_Challenge_:
Reproduce only the lines from the one containing "What spatial distance" through the one containing "82688 millimetres", substituting "bush" for every occurrence of "shrub" and leaving all else unaltered.

_Given information_:
--- start ---

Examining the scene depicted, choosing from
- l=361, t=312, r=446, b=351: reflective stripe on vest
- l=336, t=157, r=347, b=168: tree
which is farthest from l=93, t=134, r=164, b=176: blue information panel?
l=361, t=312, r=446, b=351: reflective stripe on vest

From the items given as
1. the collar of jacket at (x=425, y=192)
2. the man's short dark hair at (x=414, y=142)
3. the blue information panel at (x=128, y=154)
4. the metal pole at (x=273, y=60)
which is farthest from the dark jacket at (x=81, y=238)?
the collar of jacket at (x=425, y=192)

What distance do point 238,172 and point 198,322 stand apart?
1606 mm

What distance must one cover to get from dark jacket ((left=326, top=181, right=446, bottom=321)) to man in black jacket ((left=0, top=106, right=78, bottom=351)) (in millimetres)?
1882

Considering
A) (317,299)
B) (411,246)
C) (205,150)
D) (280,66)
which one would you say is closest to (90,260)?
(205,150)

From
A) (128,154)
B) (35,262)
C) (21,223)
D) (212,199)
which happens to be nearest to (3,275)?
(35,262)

--- end ---
--- start ---

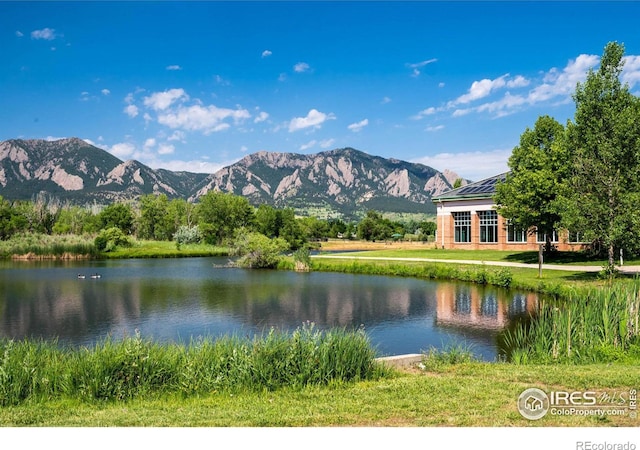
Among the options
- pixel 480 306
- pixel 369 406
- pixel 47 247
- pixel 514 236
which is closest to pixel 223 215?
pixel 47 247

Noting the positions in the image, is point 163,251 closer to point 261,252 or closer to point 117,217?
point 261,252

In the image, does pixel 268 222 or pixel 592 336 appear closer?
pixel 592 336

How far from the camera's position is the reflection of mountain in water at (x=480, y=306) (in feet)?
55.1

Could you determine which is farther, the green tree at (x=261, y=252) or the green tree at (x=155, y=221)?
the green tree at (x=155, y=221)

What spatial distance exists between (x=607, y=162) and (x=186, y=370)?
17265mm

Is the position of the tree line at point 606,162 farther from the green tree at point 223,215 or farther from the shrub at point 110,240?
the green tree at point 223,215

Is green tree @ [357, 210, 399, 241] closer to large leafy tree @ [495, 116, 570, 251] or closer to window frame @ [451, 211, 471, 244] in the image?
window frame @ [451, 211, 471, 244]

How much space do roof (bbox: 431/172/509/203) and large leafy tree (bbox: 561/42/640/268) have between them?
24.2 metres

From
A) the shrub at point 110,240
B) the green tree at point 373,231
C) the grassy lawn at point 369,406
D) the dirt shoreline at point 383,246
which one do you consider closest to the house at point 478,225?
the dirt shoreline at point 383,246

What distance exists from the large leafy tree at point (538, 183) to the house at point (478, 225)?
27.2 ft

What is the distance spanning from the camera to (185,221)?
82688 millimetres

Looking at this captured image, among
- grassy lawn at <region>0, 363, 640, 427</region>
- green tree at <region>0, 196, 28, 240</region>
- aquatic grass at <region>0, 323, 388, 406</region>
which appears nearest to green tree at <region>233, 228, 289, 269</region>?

--- end ---
--- start ---

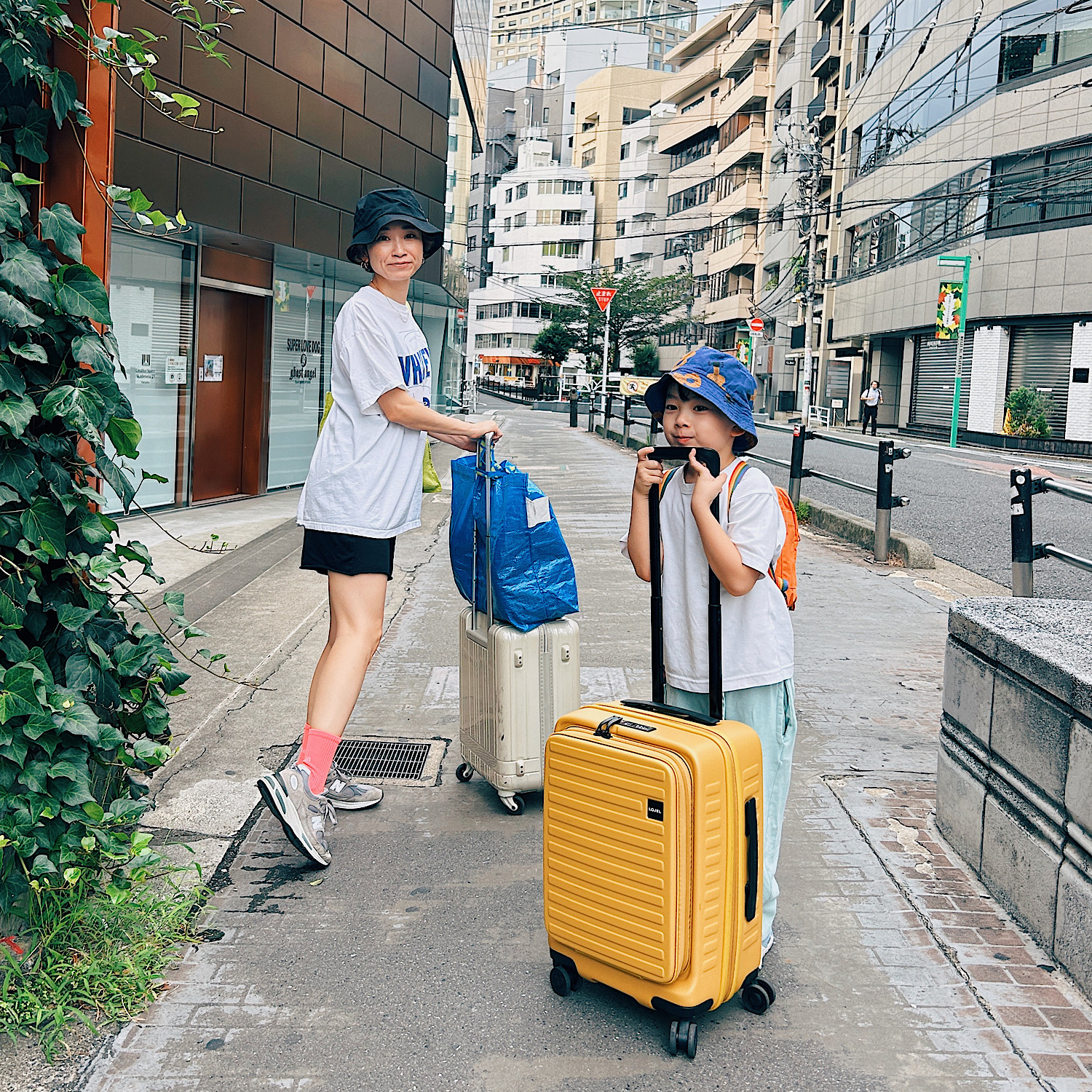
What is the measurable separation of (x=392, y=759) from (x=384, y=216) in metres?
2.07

--- end ---

_Result of this exercise_:
What spatial distance exists between (x=607, y=162) and (x=186, y=370)?
17265mm

Is the position of the tree line at point 606,162 farther from the green tree at point 223,215 or farther from the bush at point 110,240?
the green tree at point 223,215

Is green tree @ [357, 210, 399, 241] closer to large leafy tree @ [495, 116, 570, 251] or closer to window frame @ [451, 211, 471, 244] in the image?
window frame @ [451, 211, 471, 244]

How much space do roof (bbox: 431/172/509/203) and large leafy tree (bbox: 561/42/640/268) have between them?
24.2 metres

From
A) the bush at point 110,240
B) the green tree at point 373,231
C) the grassy lawn at point 369,406
D) the dirt shoreline at point 383,246
which one do you consider closest to the house at point 478,225?
the dirt shoreline at point 383,246

What distance exists from the large leafy tree at point (538, 183) to the house at point (478, 225)?
27.2 ft

What is the distance spanning from the camera to (185,221)?
82688 millimetres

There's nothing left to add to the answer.